» HOW TO COMPLETE THIS TASK
Each line from the one containing "this 1170×530 image." through the last line of the material below is to be transcribed exactly, with nothing else included.

§

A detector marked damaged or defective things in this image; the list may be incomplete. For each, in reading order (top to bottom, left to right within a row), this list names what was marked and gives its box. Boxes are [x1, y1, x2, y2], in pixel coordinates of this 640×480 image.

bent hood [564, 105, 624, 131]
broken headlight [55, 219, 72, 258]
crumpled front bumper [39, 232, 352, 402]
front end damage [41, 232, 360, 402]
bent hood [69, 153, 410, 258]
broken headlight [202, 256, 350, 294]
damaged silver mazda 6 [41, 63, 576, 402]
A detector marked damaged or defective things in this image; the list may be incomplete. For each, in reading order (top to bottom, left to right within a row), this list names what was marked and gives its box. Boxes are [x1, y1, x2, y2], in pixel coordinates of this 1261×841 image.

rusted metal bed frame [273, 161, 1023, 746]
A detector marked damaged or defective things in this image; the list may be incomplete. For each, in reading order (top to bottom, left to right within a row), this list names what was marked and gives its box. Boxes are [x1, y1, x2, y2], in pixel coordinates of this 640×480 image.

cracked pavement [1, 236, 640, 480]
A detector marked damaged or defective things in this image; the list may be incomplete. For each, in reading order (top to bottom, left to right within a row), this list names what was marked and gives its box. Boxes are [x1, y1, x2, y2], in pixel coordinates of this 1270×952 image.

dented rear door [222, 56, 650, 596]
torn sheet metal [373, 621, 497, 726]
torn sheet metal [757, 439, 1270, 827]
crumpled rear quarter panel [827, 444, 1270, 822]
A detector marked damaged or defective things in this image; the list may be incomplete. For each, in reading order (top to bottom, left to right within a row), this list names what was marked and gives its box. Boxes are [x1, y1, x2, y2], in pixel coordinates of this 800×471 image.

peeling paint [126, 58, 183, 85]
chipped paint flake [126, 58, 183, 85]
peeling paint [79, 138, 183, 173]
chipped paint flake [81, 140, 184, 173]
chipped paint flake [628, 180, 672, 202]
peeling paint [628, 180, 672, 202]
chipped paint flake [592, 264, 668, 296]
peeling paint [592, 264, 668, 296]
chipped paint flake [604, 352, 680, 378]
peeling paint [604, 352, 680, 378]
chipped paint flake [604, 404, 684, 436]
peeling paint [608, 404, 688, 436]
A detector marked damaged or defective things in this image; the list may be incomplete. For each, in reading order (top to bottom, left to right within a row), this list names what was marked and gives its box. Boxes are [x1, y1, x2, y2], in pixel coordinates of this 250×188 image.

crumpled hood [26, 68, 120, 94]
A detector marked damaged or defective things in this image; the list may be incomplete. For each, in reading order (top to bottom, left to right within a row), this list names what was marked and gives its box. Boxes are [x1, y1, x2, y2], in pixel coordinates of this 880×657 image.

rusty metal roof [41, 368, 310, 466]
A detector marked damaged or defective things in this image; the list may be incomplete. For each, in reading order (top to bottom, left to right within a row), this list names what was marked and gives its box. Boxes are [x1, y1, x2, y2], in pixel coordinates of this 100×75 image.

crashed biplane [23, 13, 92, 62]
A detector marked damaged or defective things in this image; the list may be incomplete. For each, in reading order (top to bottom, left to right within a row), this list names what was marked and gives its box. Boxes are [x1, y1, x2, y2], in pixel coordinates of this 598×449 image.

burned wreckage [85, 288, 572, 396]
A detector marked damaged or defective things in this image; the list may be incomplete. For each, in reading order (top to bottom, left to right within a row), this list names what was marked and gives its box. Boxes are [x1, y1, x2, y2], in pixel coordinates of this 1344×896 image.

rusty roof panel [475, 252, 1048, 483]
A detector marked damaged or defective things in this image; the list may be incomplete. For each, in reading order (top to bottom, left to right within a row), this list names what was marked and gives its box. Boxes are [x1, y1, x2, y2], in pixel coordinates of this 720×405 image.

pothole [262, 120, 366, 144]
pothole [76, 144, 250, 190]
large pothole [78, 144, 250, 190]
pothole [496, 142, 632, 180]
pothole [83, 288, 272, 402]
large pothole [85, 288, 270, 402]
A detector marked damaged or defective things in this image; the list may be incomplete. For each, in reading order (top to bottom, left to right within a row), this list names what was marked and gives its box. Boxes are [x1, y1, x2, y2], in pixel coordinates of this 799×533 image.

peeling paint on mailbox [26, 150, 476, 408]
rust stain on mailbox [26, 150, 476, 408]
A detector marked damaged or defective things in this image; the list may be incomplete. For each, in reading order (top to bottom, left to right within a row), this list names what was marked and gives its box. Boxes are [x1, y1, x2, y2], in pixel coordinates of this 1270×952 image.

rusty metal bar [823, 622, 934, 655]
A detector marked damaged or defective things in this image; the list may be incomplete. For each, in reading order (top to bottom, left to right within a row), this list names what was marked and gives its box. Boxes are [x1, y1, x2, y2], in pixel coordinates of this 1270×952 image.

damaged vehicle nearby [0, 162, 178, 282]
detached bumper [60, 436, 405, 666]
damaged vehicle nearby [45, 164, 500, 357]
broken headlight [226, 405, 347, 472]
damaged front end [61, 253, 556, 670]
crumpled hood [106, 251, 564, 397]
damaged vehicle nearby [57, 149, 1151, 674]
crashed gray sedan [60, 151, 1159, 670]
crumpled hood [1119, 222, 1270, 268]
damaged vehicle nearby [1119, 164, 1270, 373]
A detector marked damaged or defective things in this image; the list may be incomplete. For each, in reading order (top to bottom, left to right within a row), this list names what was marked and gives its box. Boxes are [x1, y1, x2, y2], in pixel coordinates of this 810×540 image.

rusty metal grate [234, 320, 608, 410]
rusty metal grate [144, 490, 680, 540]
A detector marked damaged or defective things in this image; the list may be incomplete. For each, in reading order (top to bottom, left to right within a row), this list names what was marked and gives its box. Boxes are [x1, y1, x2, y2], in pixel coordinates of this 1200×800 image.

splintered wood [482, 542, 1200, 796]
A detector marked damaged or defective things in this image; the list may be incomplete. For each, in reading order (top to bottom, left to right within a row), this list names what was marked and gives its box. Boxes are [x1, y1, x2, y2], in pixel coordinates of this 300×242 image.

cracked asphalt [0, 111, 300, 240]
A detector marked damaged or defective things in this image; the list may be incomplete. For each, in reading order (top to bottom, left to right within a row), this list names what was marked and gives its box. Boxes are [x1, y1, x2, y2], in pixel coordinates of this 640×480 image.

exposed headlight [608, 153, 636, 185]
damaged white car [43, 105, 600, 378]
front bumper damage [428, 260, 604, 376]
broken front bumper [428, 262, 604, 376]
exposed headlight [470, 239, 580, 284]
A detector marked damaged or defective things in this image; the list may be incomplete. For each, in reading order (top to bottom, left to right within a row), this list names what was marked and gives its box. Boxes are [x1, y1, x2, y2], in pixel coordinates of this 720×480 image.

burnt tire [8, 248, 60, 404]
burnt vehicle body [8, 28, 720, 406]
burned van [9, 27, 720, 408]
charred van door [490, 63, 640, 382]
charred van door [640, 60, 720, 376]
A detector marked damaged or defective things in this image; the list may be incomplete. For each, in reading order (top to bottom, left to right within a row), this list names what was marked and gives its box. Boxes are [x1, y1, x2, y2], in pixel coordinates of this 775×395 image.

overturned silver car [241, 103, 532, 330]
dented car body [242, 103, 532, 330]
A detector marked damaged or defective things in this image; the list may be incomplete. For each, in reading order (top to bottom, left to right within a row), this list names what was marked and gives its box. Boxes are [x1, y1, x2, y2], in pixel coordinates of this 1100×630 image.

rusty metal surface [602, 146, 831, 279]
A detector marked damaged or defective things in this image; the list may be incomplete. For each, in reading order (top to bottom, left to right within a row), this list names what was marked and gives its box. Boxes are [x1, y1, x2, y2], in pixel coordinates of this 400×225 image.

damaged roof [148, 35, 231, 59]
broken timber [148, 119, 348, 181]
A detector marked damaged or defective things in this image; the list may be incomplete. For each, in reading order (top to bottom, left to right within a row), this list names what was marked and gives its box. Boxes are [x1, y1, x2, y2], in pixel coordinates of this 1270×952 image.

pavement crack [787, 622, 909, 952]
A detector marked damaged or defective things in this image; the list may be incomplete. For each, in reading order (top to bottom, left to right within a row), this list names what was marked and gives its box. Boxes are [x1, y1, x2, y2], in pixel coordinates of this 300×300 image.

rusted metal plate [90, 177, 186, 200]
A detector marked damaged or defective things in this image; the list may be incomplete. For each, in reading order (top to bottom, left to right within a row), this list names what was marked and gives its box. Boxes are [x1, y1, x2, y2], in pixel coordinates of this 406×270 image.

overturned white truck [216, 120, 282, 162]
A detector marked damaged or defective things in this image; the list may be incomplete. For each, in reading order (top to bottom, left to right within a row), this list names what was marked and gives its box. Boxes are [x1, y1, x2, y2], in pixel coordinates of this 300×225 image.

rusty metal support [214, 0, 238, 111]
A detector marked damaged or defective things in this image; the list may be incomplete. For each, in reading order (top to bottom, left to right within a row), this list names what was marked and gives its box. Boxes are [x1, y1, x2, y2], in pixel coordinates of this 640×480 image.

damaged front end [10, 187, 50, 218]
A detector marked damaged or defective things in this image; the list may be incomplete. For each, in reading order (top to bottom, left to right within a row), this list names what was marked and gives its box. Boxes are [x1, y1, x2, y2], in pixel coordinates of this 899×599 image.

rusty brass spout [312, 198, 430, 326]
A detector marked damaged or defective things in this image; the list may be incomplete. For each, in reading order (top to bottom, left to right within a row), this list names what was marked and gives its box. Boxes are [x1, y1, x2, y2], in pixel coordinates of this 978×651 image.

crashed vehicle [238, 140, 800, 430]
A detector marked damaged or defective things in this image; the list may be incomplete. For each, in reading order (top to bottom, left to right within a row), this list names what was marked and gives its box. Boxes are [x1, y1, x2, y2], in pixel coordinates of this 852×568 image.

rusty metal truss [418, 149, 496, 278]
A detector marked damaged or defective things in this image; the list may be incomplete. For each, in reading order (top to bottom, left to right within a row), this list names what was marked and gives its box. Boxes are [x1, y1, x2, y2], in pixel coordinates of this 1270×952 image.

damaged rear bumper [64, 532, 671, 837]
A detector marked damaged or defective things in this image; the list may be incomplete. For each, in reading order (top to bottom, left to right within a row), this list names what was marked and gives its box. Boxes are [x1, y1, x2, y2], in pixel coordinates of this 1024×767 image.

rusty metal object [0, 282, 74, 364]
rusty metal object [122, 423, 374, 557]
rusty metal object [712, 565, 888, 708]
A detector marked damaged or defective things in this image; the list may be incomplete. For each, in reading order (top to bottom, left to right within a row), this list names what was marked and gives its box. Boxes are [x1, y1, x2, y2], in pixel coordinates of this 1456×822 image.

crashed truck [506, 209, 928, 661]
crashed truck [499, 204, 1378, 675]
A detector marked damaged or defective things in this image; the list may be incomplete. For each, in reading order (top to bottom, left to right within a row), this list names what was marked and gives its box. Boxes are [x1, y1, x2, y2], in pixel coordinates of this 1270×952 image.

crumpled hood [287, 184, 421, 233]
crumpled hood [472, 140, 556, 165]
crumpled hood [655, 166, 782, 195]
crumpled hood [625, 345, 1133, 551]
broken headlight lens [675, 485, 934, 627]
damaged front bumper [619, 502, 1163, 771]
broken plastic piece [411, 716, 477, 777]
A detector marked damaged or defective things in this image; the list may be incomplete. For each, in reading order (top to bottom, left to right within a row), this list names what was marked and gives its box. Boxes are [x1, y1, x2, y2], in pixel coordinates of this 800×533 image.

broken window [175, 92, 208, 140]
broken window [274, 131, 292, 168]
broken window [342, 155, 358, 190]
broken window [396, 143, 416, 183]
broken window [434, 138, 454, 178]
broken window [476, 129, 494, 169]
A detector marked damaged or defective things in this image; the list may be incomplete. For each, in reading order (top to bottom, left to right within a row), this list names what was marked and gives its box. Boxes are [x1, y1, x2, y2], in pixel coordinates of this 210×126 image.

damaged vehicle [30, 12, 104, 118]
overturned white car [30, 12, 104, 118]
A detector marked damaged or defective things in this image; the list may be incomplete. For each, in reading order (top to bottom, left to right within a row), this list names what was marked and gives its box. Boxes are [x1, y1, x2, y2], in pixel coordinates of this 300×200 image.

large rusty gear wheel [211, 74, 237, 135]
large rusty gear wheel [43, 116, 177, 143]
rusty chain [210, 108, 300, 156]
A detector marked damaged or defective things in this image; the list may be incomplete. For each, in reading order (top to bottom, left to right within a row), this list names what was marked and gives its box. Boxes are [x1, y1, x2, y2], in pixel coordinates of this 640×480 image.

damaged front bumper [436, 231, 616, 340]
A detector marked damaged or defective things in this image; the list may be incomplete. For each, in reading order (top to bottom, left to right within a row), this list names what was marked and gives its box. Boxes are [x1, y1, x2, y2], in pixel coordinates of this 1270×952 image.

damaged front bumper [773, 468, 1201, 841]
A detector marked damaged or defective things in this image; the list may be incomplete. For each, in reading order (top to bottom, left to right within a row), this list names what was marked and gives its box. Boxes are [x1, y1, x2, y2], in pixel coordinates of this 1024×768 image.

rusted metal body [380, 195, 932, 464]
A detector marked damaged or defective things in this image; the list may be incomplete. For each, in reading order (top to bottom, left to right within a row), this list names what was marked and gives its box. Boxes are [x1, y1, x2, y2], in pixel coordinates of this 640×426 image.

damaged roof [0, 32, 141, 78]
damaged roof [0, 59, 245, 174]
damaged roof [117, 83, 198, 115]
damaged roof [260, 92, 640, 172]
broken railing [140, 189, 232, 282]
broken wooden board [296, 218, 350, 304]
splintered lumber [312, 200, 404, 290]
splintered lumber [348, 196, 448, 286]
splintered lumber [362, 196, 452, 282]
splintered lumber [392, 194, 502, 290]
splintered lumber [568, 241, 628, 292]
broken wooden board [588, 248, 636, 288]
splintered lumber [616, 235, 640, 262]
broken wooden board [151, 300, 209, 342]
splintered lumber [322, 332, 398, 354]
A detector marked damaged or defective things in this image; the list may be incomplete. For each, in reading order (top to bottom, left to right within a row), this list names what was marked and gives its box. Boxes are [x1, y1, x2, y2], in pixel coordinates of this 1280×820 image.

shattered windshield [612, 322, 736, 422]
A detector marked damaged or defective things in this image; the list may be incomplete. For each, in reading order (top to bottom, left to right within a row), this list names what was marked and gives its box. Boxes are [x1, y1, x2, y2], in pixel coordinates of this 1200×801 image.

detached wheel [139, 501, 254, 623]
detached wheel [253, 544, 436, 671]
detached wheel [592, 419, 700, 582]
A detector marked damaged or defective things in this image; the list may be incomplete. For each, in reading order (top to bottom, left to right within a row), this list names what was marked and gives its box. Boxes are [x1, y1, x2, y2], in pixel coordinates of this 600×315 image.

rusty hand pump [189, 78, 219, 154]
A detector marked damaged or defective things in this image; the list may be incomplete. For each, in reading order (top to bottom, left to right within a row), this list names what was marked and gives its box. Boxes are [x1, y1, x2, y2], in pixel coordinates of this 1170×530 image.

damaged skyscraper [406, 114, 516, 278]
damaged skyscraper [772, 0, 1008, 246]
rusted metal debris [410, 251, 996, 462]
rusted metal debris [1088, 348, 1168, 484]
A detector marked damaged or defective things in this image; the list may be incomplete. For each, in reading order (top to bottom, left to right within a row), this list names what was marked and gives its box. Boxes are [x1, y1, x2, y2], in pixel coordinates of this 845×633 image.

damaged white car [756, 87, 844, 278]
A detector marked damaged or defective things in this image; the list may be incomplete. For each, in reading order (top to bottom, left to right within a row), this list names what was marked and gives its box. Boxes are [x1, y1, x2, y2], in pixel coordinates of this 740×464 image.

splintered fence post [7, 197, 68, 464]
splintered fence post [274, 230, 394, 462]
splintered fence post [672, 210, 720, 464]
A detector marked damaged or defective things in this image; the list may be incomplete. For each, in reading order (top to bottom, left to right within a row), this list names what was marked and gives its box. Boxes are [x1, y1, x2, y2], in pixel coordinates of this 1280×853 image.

§

» SOLUTION TO THIS PROBLEM
A detector marked damaged or defective things in this image; the list may be incomplete. For each, in reading order (top to bottom, left to right within a row), this list names what was marked and gives its box. Boxes are [x1, y1, x2, y2], in pixel coordinates of this 1170×530 image.

damaged skyscraper [406, 114, 516, 278]
damaged skyscraper [772, 0, 1008, 246]
rusted metal debris [410, 251, 996, 462]
rusted metal debris [1088, 348, 1168, 484]
A detector marked damaged or defective things in this image; the list may be incomplete. For each, in reading order (top to bottom, left to right within a row), this list names what was marked and gives its box. Boxes are [x1, y1, x2, y2], in pixel coordinates of this 845×633 image.

damaged white car [756, 87, 844, 278]
A detector marked damaged or defective things in this image; the list may be incomplete. For each, in reading order (top to bottom, left to right within a row), this list names what was marked and gives its box. Boxes are [x1, y1, x2, y2], in pixel coordinates of this 740×464 image.

splintered fence post [7, 197, 68, 464]
splintered fence post [274, 230, 394, 462]
splintered fence post [672, 210, 720, 464]
A detector marked damaged or defective things in this image; the list may be incomplete. For each, in reading order (top to bottom, left to right within a row), this list names what was marked and gives its box. Boxes are [x1, y1, x2, y2], in pixel coordinates of this 1280×853 image.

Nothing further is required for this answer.